§ **DATASET CONTENT**
▼

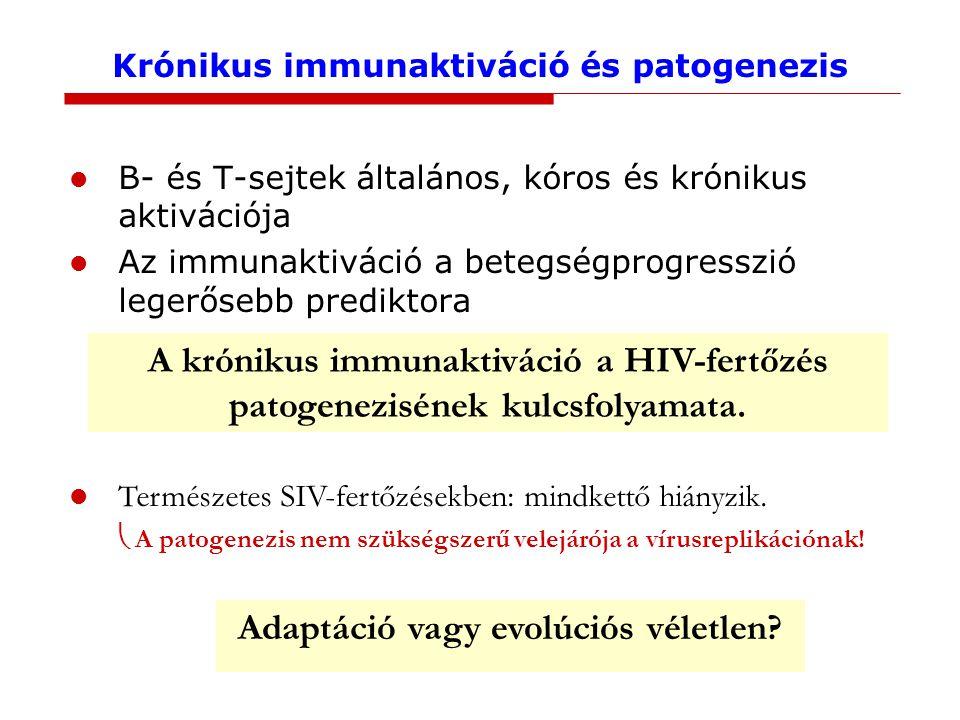 Krónikus immunaktiváció és patogenezis B- és T-sejtek általános, kóros és krónikus aktivációja Az immunaktiváció a betegségprogresszió legerősebb prediktora A krónikus immunaktiváció a HIV-fertőzés patogenezisének kulcsfolyamata.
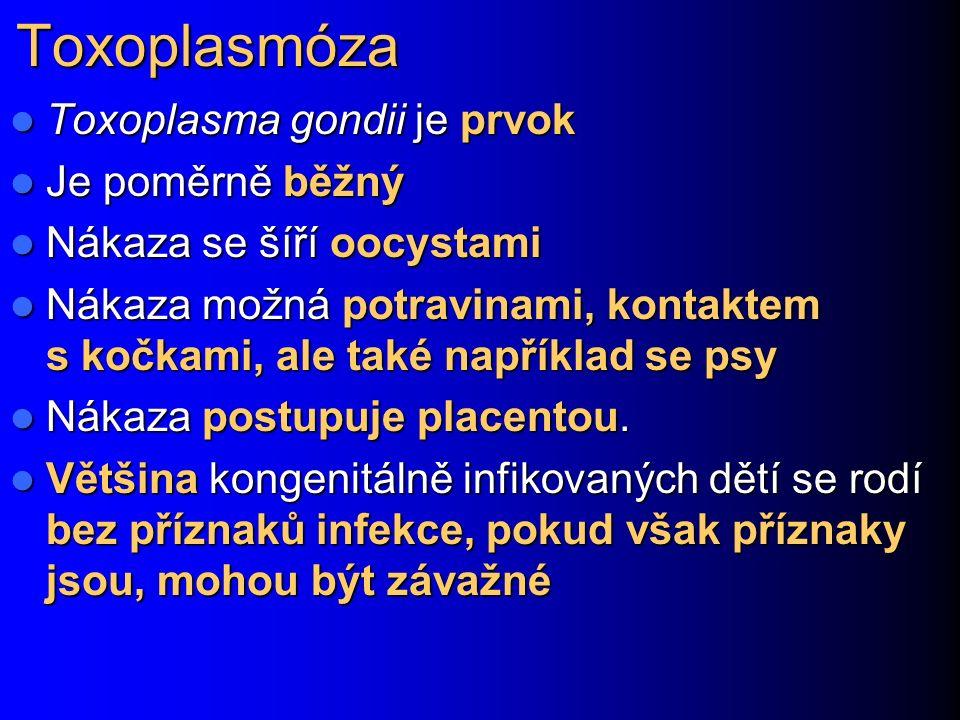 Toxoplasmóza Toxoplasma gondii je prvok Je poměrně běžný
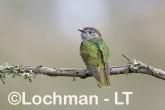 Chrysococcyx lucidus -Shining Bronze Cuckoo CBD-973 ©Rob Drummond -Lochman LT
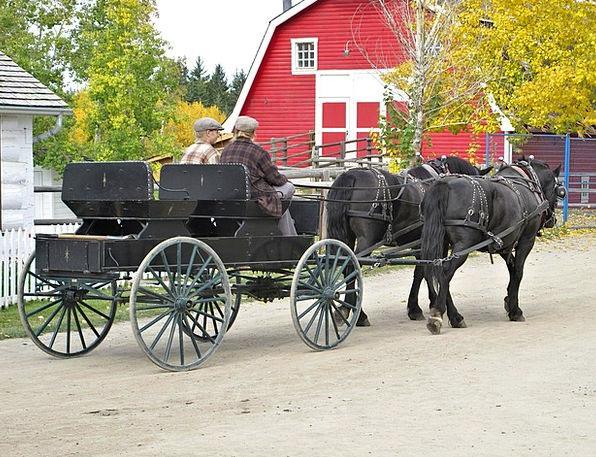 Horse Carriage Cattle Park Common Horses Alberta C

▲

§ **TASK ITEM**
Set down word for word, from the line that contains "Chrysococcyx lucidus -Shining" to the end of the listing above, every line and no picture.

§ **EXERCISE RESULT**
 Chrysococcyx lucidus -Shining Bronze Cuckoo CBD-973 ©Rob Drummond -Lochman LT
 Horse Carriage Cattle Park Common Horses Alberta C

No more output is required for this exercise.